=== Section Start ===
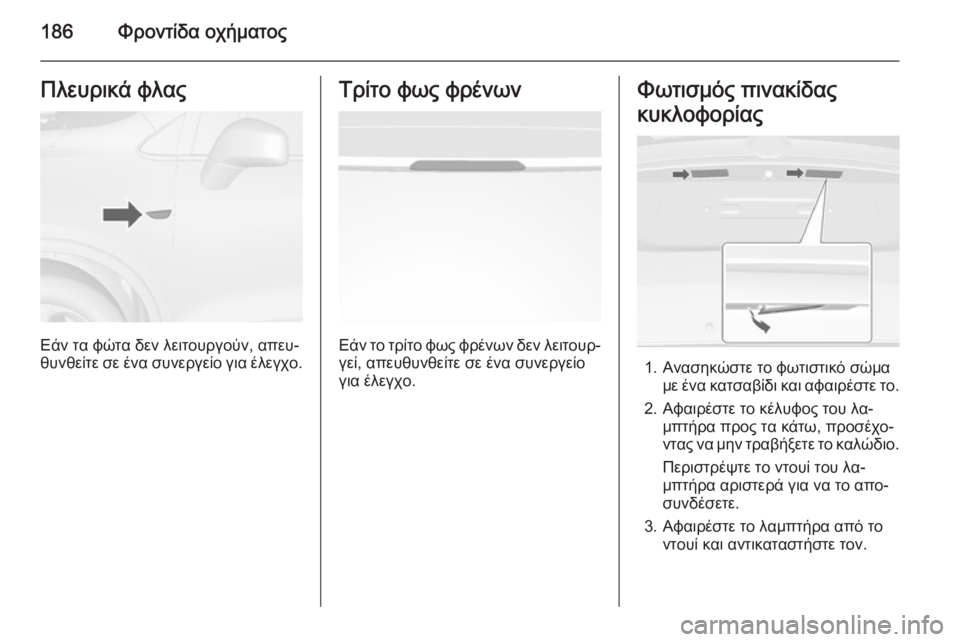 186 Φροντίδα οχήματος

Πλευρικά φλας

Εάν τα φώτα δεν λειτουργούν, απευθυνθείτε σε ένα συνεργείο για έλεγχο.

Τρίτο φως φρένων

Εάν το τρίτο φως φρένων δεν λειτουργεί, απευθυνθείτε σε ένα συνεργείο για έλεγχο.

Φωτισμός πινακίδας κυκλοφορίας

1. Ανασηκώστε το φωτιστικό σώμα με ένα κατσαβίδι και αφαιρέστε το.

2. Αφαιρέστε το κέλυφος του λαμπτήρα προς τα κάτω, προσέχοντας να μην τραβήξετε το καλώδιο.

Περιστρέψτε το ντουί του λαμπτήρα αριστερά για να το αποσυνδέσετε.

3. Αφαιρέστε το λαμπτήρα από το ντουί και αντικαταστήστε τον.

carmanualsonline.info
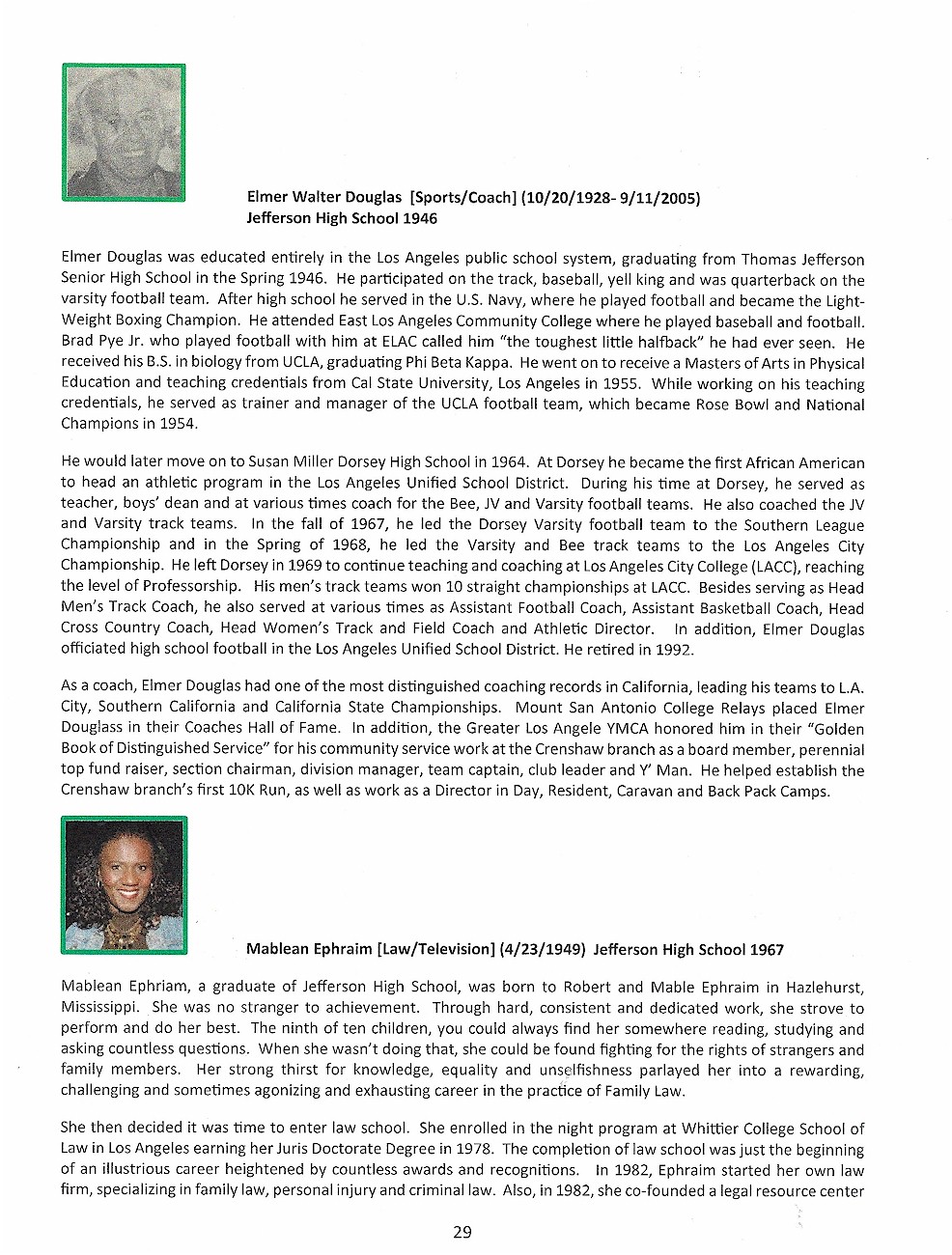 Elmer Walter Douglas [Sports/Coach] (10/20/1928- 9/11/2005)
Jefferson High School 1946

Elmer Douglas was educated entirely in the Los Angeles public school system, graduating from Thomas Jefferson Senior High School in the Spring 1946. He participated on the track, baseball, yell king and was quarterback on the varsity football team. After high school he served in the U.S. Navy, where he played football and became the Light-Weight Boxing Champion. He attended East Los Angeles Community College where he played baseball and football. Brad Pye Jr. who played football with him at ELAC called him "the toughest little halfback" he had ever seen. He received his B.S. in biology from UCLA, graduating Phi Beta Kappa. He went on to receive a Masters of Arts in Physical Education and teaching credentials from Cal State University, Los Angeles in 1955. While working on his teaching credentials, he served as trainer and manager of the UCLA football team, which became Rose Bowl and National Champions in 1954.

He would later move on to Susan Miller Dorsey High School in 1964. At Dorsey he became the first African American to head an athletic program in the Los Angeles Unified School District. During his time at Dorsey, he served as teacher, boys' dean and at various times coach for the Bee, JV and Varsity football teams. He also coached the JV and Varsity track teams. In the fall of 1967, he led the Dorsey Varsity football team to the Southern League Championship and in the Spring of 1968, he led the Varsity and Bee track teams to the Los Angeles City Championship. He left Dorsey in 1969 to continue teaching and coaching at Los Angeles City College (LACC), reaching the level of Professorship. His men's track teams won 10 straight championships at LACC. Besides serving as Head Men's Track Coach, he also served at various times as Assistant Football Coach, Assistant Basketball Coach, Head Cross Country Coach, Head Women's Track and Field Coach and Athletic Director. In addition, Elmer Douglas officiated high school football in the Los Angeles Unified School District. He retired in 1992.

As a coach, Elmer Douglas had one of the most distinguished coaching records in California, leading his teams to L.A. City, Southern California and California State Championships. Mount San Antonio College Relays placed Elmer Douglass in their Coaches Hall of Fame. In addition, the Greater Los Angele YMCA honored him in their "Golden Book of Distinguished Service" for his community service work at the Crenshaw branch as a board member, perennial top fund raiser, section chairman, division manager, team captain, club leader and Y' Man. He helped establish the Crenshaw branch's first 10K Run, as well as work as a Director in Day, Resident, Caravan and Back Pack Camps.

Mablean Ephraim [Law/Television] (4/23/1949) Jefferson High School 1967

Mablean Ephriam, a graduate of Jefferson High School, was born to Robert and Mable Ephraim in Hazlehurst, Mississippi. She was no stranger to achievement. Through hard, consistent and dedicated work, she strove to perform and do her best. The ninth of ten children, you could always find her somewhere reading, studying and asking countless questions. When she wasn't doing that, she could be found fighting for the rights of strangers and family members. Her strong thirst for knowledge, equality and unselfishness parlayed her into a rewarding, challenging and sometimes agonizing and exhausting career in the practice of Family Law.

She then decided it was time to enter law school. She enrolled in the night program at Whittier College School of Law in Los Angeles earning her Juris Doctorate Degree in 1978. The completion of law school was just the beginning of an illustrious career heightened by countless awards and recognitions. In 1982, Ephraim started her own law firm, specializing in family law, personal injury and criminal law. Also, in 1982, she co-founded a legal resource center

29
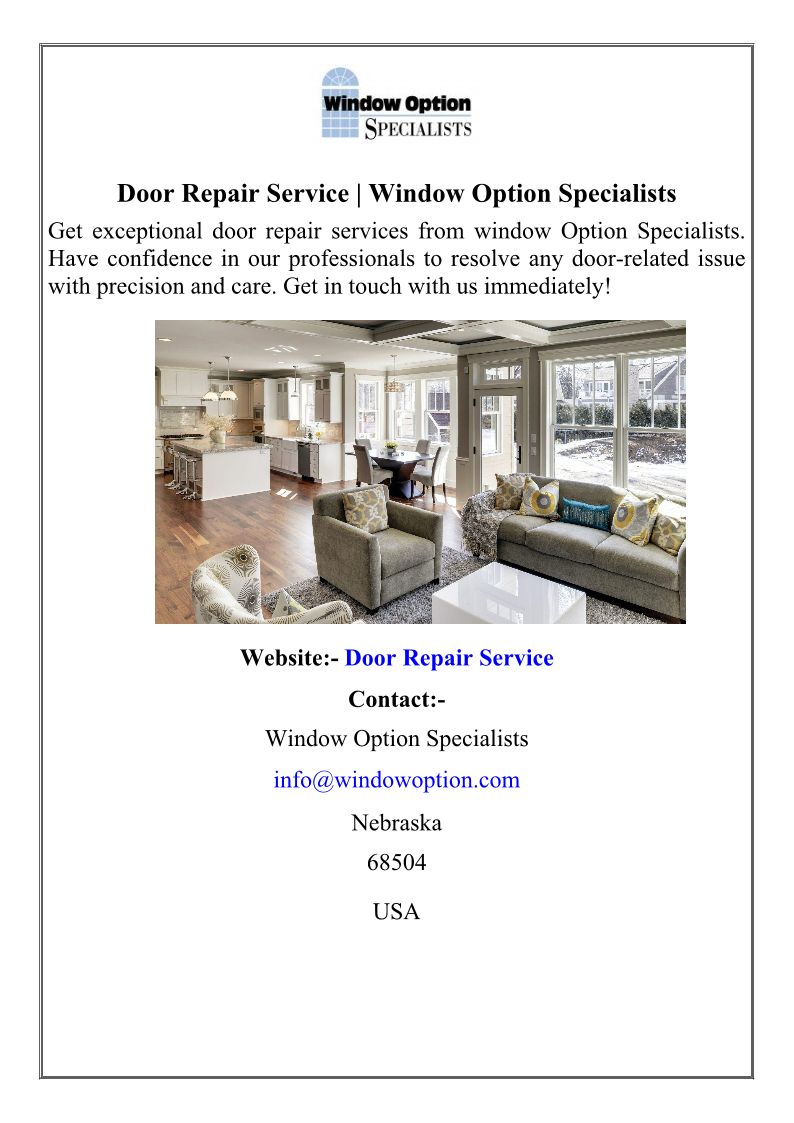 Window Option
SPECIALISTS

Door Repair Service | Window Option Specialists

Get exceptional door repair services from window Option Specialists. Have confidence in our professionals to resolve any door-related issue with precision and care. Get in touch with us immediately!

Website:- Door Repair Service

Contact:-

Window Option Specialists

info@windowoption.com

Nebraska

68504

USA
=== Section End ===
**Exercise prompt**
Write out again, exactly, only the lines from the beginning of the material above to the line that holds "2. Αφαιρέστε το", both ends included, and no pictures.

**Answer space**
 186 Φροντίδα οχήματος

Πλευρικά φλας

Εάν τα φώτα δεν λειτουργούν, απευθυνθείτε σε ένα συνεργείο για έλεγχο.

Τρίτο φως φρένων

Εάν το τρίτο φως φρένων δεν λειτουργεί, απευθυνθείτε σε ένα συνεργείο για έλεγχο.

Φωτισμός πινακίδας κυκλοφορίας

1. Ανασηκώστε το φωτιστικό σώμα με ένα κατσαβίδι και αφαιρέστε το.

2. Αφαιρέστε το κέλυφος του λαμπτήρα προς τα κάτω, προσέχοντας να μην τραβήξετε το καλώδιο.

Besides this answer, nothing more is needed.